TIRANDO A VENDA DOS OLHOS


Conta-se que os índios Cherokees americanos têm um interessante rito de passagem. Ao final da tarde, o pai leva o filho adolescente para a floresta, venda-lhe os olhos e deixa-o sozinho. O filho se senta sozinho no topo de uma montanha toda a noite, não podendo remover a venda, até que os raios do sol brilhem no dia seguinte.

Ele não pode pedir socorro, nem deve esperar que alguém o ajude. Se ele conseguir passar a noite toda ali, sozinho, será considerado um homem. Há uma proibição expressa: ele não pode, em hipótese alguma, contar a experiência aos outros meninos da tribo. A razão é que cada um deve tornar-se homem do seu próprio modo, enfrentando bravamente o medo do desconhecido.

O menino está naturalmente amedrontado. Ele pode ouvir toda espécie de barulho. Os animais selvagens podem, naturalmente, estar ao redor dele. Talvez alguns humanos possam feri-lo. Os insetos e cobras podem vir picá-lo. Ele pode estar com frio, fome e sede. O vento sopra a relva e a terra sacode os galhos, mas ele se senta estoicamente, nunca removendo a venda. 

Segundo os Cherokees, este é o único modo do jovem se tornar um homem de verdade. Finalmente, após a horrível noite de solidão, o sol aparece e a venda lhe é removida. Então, ao abrir os olhos, ele descobre seu próprio pai sentado na montanha perto dele. Ele estava a noite inteira protegendo seu filho do perigo, embora este não tivesse consciência disso.

Que lição podemos apreender dessa simples lenda? Fiquei a pensar nas vezes em que nos sentimos sozinhos, como se Deus não se importasse, como se o fardo que carregamos fosse só nosso, e de mais ninguém, como se a solidão fosse a única certeza. Quem nunca passou por um momento assim?

Ao lermos a história de grandes homens de Deus, a maioria já carregou o peso de se sentir abandonado, exatamente nas horas em que mais precisava de apoio e incentivo. Abraão, Moisés, Jó, Daniel, Elias, Jesus, e muitos outros, já se sentiram “desamparados”. Mas todos eles, ao terem a venda tirada dos olhos, viram o quanto Deus estava perto, embora por um tempo não o tivessem notado.

Jeremias mostra todo o sentimento de abandono em que se encontra. Ele sentia-se só, um verme ambulante, motivo de escárnio do povo, como se Deus estivesse muito distante. Mas, então, ele se lembra de como o Senhor costuma tratá-lo, e afirma: “Quero trazer à memória o que me pode dar esperança. 

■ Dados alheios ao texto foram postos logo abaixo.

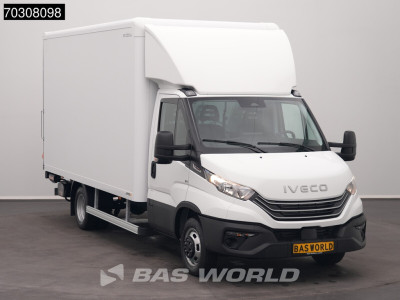Iveco Daily 35C18 3.0L Automaat Laadklep Dubbellucht Bakwagen Airco Cruise Camera CarPlay Stoelverwarming Euro6 Meubelbak Koffer Mobelkoffer Ladebordwand LBW Tail Lift Airco foto 5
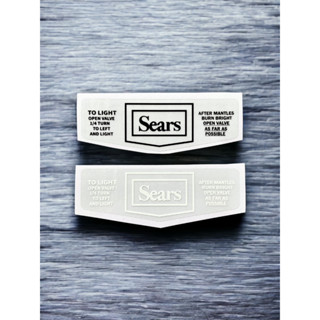 สติ๊กเกอร์ Coleman Sear ติดถังติดตะเกียง แบบใส สีขาว และ สีดำ 1ชุดมี2ชิ้น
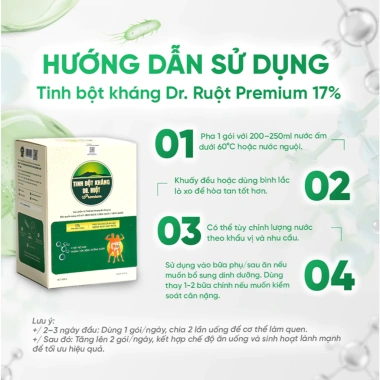 Tinh Bột Kháng Dr Ruột Premium 17% - 10 gói, giảm táo bón, hỗ trợ đại tràng, 405.000₫ 4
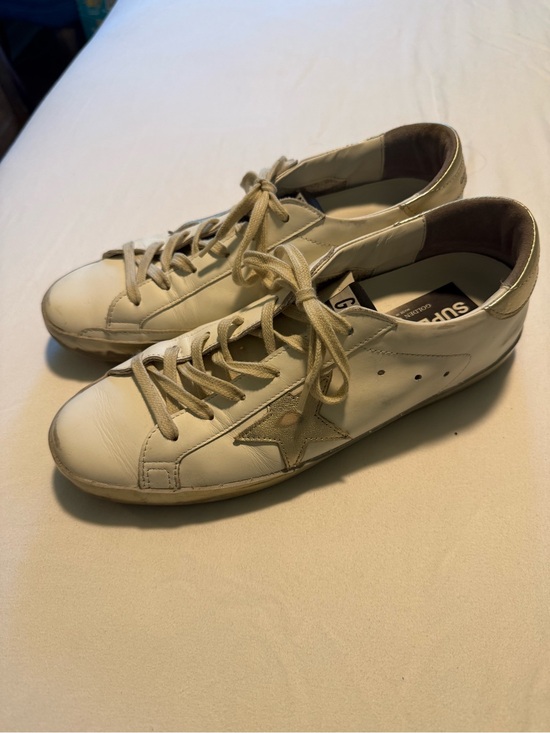 Golden Goose Shoes - golden goose superstar sneakers w/gold star and heel tab - FEEL FREE TO OFFER!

As misericórdias do Senhor são a causa de não sermos consumidos, porque as suas misericórdias não têm fim; renovam-se cada manhã. Grande é a tua fidelidade. A minha porção é o Senhor, diz a minha alma; portanto, esperarei nele” (Lm 3.20-24). Mas quem poderia dizer que Jesus, o Filho de Deus, poderia se sentir desamparado? Ora, Ele passou por isso também.

Jesus havia sofrido terríveis dores na alma em sua oração no Jardim do Getsêmane. Agora, pregado na cruz, ao lado de dois ladrões, enfrentando o escárnio das pessoas, recebendo sobre si mesmo os pecados (os nossos pecados), as dores e enfermidades da humanidade, sentiu como se Deus o tivesse abandonado.

Em meio à escuridão das trevas, Jesus brada em completa agonia: “Deus meu, Deus meu, por que me desamparaste?” 
Depois, confiante, Jesus clamou em alta voz: “Pai, nas tuas mãos entrego o meu espírito!”

Como poderia Deus tê-lo abandonado, se Jesus se sente confiante em entregar-lhe o espírito? Era a venda nos olhos, pois ali estava Jesus, o Homem de dores e que sabe o que é padecer, expressando a Sua humanidade.

A lição que apreendemos é que, de igual modo, nunca estamos sozinhos! Mesmo quando as trevas nos impedem de perceber a presença de Deus, isso não significa que Ele não esteja conosco, logo ali, sentado ao nosso lado.

Deixe Deus tirar a venda dos seus olhos, e verá que Ele jamais deixou de estar ao seu lado e jamais abandonará você.